In Malahide farmers market- theres a local man who sells honey from his own bees- its lovely- but it's €7 a jar!


----------



## gipimann (11 Jun 2008)

Farmers' Market at Sonairte, located between Julianstown and Laytown - held every 2nd Sunday.   There's a beekeeper from Dunleer who sells honey from his own hives.   Cost €5.50 per jar.


----------



## Gerbera (11 Jun 2008)

Watch 'Fresh from the Farmers Market' tonight on RTE1 at 7.30pm, Clodagh McKenna is in Clare talking about Honey.


----------



## chlc (11 Jun 2008)

I buy mine in my local supervalu in Artane Dublin,  it is called Boyne Valley Honeyco. Mell Drogheda Co Louth and it is delicious over porridge and cost €4.50


----------



## gipimann (11 Jun 2008)

chlc said:


> I buy mine in my local supervalu in Artane Dublin, it is called Boyne Valley Honeyco.
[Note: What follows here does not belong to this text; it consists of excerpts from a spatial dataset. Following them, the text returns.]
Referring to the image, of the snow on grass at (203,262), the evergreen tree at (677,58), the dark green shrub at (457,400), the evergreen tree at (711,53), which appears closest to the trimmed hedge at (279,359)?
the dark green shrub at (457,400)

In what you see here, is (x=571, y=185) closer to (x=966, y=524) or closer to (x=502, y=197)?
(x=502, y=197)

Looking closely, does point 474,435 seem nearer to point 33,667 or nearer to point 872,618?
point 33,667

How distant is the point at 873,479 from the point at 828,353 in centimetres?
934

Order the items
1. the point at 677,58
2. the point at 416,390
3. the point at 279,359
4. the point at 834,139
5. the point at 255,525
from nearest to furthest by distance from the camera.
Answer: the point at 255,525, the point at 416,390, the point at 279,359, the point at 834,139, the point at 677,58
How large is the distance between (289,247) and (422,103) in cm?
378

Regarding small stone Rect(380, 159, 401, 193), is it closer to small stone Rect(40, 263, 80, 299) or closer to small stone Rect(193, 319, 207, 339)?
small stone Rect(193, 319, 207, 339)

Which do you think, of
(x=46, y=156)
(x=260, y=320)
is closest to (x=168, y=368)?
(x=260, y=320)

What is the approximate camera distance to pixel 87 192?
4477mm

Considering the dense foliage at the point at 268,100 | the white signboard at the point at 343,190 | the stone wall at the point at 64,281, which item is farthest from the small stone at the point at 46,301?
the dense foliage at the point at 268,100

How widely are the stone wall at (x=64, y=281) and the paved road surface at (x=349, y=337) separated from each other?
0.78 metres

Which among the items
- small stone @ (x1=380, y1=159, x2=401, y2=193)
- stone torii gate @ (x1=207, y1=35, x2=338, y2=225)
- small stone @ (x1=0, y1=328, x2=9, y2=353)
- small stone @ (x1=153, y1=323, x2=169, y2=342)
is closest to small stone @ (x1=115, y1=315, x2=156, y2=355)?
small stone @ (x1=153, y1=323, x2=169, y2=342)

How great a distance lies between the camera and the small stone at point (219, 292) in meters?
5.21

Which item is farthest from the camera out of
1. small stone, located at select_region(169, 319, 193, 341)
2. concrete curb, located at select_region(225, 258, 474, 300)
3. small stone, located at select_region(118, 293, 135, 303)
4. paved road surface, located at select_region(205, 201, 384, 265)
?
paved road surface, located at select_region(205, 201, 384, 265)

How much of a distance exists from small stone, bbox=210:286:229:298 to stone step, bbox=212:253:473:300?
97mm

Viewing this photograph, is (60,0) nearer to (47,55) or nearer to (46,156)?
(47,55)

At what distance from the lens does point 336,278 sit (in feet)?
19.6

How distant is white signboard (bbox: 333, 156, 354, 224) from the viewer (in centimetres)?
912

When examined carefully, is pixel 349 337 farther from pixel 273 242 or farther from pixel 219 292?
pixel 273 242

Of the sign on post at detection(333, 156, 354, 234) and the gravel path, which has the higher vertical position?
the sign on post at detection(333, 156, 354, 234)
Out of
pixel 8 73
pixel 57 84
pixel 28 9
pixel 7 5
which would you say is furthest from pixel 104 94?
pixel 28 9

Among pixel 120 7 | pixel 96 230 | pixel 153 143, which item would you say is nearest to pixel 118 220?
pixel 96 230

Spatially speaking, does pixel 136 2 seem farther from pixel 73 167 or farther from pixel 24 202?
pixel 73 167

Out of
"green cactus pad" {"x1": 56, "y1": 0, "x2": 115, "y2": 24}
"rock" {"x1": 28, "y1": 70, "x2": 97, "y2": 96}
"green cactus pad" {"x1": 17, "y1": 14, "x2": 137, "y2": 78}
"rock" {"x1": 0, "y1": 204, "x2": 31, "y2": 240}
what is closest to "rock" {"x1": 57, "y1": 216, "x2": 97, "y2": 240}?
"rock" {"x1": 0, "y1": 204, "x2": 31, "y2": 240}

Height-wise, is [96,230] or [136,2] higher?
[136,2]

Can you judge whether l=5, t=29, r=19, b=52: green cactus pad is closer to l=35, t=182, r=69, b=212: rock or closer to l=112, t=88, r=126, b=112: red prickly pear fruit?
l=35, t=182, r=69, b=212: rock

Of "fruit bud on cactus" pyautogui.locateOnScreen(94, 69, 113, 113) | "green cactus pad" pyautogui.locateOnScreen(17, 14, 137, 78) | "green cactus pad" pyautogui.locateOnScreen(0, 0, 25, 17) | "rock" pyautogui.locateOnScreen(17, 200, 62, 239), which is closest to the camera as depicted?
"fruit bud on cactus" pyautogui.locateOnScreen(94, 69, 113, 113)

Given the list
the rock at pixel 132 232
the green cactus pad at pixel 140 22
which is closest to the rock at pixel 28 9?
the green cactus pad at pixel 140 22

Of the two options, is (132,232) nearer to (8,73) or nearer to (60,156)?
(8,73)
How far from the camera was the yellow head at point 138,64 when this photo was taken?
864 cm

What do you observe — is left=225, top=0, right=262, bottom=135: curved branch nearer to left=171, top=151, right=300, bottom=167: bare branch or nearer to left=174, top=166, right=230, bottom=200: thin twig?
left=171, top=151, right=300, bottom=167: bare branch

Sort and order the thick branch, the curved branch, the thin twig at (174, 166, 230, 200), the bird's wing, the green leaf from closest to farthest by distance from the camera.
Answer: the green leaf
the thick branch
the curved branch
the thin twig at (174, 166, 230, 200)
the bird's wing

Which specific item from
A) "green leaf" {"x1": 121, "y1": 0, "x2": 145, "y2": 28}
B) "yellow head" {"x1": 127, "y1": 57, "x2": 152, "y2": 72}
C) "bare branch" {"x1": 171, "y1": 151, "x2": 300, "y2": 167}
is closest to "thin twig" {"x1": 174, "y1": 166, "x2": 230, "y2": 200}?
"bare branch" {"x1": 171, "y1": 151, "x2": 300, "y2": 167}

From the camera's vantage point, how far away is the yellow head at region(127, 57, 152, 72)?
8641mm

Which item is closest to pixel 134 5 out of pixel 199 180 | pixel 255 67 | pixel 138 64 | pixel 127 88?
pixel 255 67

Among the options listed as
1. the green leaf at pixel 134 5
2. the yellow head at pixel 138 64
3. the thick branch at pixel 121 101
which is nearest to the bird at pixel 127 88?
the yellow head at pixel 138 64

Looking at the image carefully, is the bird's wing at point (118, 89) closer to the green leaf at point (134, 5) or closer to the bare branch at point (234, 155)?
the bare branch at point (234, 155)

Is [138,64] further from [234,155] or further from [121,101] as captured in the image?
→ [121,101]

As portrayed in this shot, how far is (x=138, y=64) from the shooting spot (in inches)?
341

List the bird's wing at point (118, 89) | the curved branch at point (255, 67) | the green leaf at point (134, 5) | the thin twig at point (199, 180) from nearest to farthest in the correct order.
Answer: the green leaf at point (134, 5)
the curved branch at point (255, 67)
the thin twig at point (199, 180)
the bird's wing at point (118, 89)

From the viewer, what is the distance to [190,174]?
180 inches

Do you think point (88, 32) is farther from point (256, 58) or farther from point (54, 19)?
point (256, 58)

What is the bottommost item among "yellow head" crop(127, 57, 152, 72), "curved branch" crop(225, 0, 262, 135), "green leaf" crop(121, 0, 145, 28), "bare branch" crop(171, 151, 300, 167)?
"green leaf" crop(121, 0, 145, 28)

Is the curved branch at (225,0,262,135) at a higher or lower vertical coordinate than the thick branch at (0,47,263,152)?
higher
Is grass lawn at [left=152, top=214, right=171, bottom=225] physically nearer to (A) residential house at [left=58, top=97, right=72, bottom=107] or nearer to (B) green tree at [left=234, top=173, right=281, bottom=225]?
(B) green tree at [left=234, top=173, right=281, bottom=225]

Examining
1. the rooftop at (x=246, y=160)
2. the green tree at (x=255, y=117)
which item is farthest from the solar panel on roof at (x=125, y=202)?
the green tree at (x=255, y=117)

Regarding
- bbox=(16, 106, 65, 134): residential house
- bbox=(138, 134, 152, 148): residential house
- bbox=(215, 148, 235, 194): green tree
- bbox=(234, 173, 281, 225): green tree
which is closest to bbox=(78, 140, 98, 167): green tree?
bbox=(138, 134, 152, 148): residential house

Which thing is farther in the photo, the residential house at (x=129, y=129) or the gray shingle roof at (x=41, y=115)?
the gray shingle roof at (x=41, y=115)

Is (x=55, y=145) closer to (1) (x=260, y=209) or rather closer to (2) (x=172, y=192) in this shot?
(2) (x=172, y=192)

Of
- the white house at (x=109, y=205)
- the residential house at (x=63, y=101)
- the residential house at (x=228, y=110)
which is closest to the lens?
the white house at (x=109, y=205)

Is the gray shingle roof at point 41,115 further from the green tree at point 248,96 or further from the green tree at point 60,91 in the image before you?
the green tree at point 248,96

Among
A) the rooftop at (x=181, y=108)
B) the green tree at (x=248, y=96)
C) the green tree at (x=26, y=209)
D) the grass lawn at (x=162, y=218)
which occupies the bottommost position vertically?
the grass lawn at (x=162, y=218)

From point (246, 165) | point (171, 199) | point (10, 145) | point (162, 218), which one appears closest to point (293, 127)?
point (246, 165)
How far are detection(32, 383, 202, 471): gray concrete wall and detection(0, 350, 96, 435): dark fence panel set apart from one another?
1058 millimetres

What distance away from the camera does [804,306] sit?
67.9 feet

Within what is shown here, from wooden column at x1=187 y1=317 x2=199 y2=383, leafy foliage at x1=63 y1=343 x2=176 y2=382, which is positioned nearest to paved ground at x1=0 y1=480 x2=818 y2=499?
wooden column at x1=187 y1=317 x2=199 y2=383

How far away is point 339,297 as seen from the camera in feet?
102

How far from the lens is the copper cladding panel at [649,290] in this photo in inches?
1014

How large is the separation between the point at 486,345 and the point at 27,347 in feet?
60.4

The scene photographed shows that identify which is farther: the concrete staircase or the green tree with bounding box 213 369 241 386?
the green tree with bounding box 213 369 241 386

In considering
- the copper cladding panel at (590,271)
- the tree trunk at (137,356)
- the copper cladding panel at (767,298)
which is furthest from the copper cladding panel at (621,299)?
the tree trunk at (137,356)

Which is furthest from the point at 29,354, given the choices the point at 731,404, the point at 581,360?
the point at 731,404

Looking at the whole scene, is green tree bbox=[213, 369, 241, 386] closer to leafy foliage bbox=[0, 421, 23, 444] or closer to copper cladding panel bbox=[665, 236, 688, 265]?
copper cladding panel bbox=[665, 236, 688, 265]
Mell Drogheda Co Louth and it is delicious over porridge and cost €4.50


 
Just to be aware that not all Boyne Valley Honey is sourced in Ireland - some of it is EU sourced and just bottled here.


----------



## Megan (11 Jun 2008)

Mellifont Abbey in Collon sell their honey that is produced in Collon.


----------



## ClubMan (11 Jun 2008)

Megan said:


> Mellifont Abbey in Collon sell their honey that is produced in Collon.


Do the bees commute from _Dublin _or have they been decentralised?


----------



## ontour (11 Jun 2008)

Folks,

Thank you very much, a few options there.  Interestingly enough, they seem to all be on the extended northside.... may be due to Clubman's theory of decentralisation,   all the butterflys are probably decentralised to the extended soutside of Wicklow and Wexford.

Thanks again !


----------



## ClubMan (11 Jun 2008)

Oddly enough there seemed to be a dearth of bees around _Dublin _last year but in recent weeks the place is buzzing with them as far as I can see.


----------



## nacho_libre (11 Jun 2008)

The bees here in the South are on strike at the moment. 
They refuse to go back to work until their demands are met.

They want less flowers and more honey!


----------



## Janet (6 Mar 2012)

And sometimes in the Hopsack in Rathmines (I think mostly just as comb).


----------



## honeyman (11 Mar 2012)

*Irish honey*

You have to be careful when buying Irish honey a lot of them are just packed in Ireland even G Irish ones.  The best ones are raw honey ie. straight from the hive.  All commercial honey has to be heated up to pass trough the filters at a fast rate. It loses most of the taste and goodness. You can buy Irish honey in most health food shops. Try buy honey in your own area for full health benefit.


----------